======== Given information

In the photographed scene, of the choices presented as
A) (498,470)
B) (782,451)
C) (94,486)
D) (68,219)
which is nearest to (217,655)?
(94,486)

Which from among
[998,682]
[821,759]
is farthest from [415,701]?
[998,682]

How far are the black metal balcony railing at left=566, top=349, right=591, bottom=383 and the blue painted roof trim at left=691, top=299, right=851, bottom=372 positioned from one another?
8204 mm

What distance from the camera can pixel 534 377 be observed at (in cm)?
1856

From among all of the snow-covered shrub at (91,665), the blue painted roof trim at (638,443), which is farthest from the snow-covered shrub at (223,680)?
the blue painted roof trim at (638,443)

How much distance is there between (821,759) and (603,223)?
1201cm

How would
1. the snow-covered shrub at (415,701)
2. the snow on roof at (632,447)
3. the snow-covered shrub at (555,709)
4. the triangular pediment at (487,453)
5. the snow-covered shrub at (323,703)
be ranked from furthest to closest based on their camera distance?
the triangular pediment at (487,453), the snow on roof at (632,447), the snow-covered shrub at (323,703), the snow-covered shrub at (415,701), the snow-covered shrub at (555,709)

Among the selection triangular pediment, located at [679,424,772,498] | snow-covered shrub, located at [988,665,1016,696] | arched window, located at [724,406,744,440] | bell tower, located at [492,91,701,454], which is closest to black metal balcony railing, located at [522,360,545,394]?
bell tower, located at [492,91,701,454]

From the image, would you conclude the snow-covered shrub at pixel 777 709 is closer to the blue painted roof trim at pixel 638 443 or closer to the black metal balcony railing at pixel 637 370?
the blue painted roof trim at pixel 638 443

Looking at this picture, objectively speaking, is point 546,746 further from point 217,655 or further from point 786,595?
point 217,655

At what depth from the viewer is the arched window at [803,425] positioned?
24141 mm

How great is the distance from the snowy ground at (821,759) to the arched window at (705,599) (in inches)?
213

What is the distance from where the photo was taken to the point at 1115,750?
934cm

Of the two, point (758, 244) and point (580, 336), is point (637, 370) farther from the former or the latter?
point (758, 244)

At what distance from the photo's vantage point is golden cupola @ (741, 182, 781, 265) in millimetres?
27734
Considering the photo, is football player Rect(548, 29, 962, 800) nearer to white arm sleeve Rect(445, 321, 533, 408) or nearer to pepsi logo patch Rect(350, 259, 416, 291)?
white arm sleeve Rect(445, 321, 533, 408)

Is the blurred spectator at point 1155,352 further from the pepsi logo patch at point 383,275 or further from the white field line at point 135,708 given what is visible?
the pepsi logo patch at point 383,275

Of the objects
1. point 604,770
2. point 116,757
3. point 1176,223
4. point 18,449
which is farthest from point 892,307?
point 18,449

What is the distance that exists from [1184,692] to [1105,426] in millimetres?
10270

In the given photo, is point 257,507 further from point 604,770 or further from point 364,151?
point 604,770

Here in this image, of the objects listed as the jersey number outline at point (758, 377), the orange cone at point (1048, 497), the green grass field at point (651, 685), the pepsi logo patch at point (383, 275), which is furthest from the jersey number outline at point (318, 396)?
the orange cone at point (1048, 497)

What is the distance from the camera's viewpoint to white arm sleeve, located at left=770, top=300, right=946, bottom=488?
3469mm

================

#### Problem to work on:
Extract all of the data above without altering anything.

#### Problem solution:
In the photographed scene, of the choices presented as
A) (498,470)
B) (782,451)
C) (94,486)
D) (68,219)
which is nearest to (217,655)?
(94,486)

Which from among
[998,682]
[821,759]
is farthest from [415,701]?
[998,682]

How far are the black metal balcony railing at left=566, top=349, right=591, bottom=383 and the blue painted roof trim at left=691, top=299, right=851, bottom=372 positioned from one another?
8204 mm

What distance from the camera can pixel 534 377 be observed at (in cm)?
1856

From among all of the snow-covered shrub at (91,665), the blue painted roof trim at (638,443), which is farthest from the snow-covered shrub at (223,680)?
the blue painted roof trim at (638,443)

How much distance is there between (821,759) and (603,223)?
1201cm

How would
1. the snow-covered shrub at (415,701)
2. the snow on roof at (632,447)
3. the snow-covered shrub at (555,709)
4. the triangular pediment at (487,453)
5. the snow-covered shrub at (323,703)
be ranked from furthest to closest based on their camera distance?
the triangular pediment at (487,453), the snow on roof at (632,447), the snow-covered shrub at (323,703), the snow-covered shrub at (415,701), the snow-covered shrub at (555,709)

Among the selection triangular pediment, located at [679,424,772,498] | snow-covered shrub, located at [988,665,1016,696] | arched window, located at [724,406,744,440] | bell tower, located at [492,91,701,454], which is closest to black metal balcony railing, located at [522,360,545,394]?
bell tower, located at [492,91,701,454]

From the image, would you conclude the snow-covered shrub at pixel 777 709 is closer to the blue painted roof trim at pixel 638 443 or closer to the black metal balcony railing at pixel 637 370?
the blue painted roof trim at pixel 638 443

Looking at this picture, objectively speaking, is point 546,746 further from point 217,655 or further from point 786,595?
point 217,655

At what depth from the viewer is the arched window at [803,425] positioned?
24141 mm

How great is the distance from the snowy ground at (821,759) to the arched window at (705,599) (in inches)?
213

What is the distance from where the photo was taken to the point at 1115,750?
934cm

Of the two, point (758, 244) and point (580, 336), is point (637, 370) farther from the former or the latter?
point (758, 244)

At what distance from the photo's vantage point is golden cupola @ (741, 182, 781, 265) in millimetres?
27734
Considering the photo, is football player Rect(548, 29, 962, 800) nearer to white arm sleeve Rect(445, 321, 533, 408) or nearer to pepsi logo patch Rect(350, 259, 416, 291)?
white arm sleeve Rect(445, 321, 533, 408)

Is the blurred spectator at point 1155,352 further from the pepsi logo patch at point 383,275 or further from the white field line at point 135,708 given what is visible?
the pepsi logo patch at point 383,275

Of the objects
1. point 604,770
2. point 116,757
3. point 1176,223
4. point 18,449
which is farthest from point 892,307?
point 18,449

What is the distance that exists from [1184,692] to [1105,426] in millimetres?
10270

In the given photo, is point 257,507 further from point 604,770 or further from point 364,151?
point 604,770

Here in this image, of the objects listed as the jersey number outline at point (758, 377), the orange cone at point (1048, 497), the green grass field at point (651, 685), the pepsi logo patch at point (383, 275), which is furthest from the jersey number outline at point (318, 396)?
the orange cone at point (1048, 497)

What is the distance from the camera's viewpoint to white arm sleeve, located at left=770, top=300, right=946, bottom=488?
3469mm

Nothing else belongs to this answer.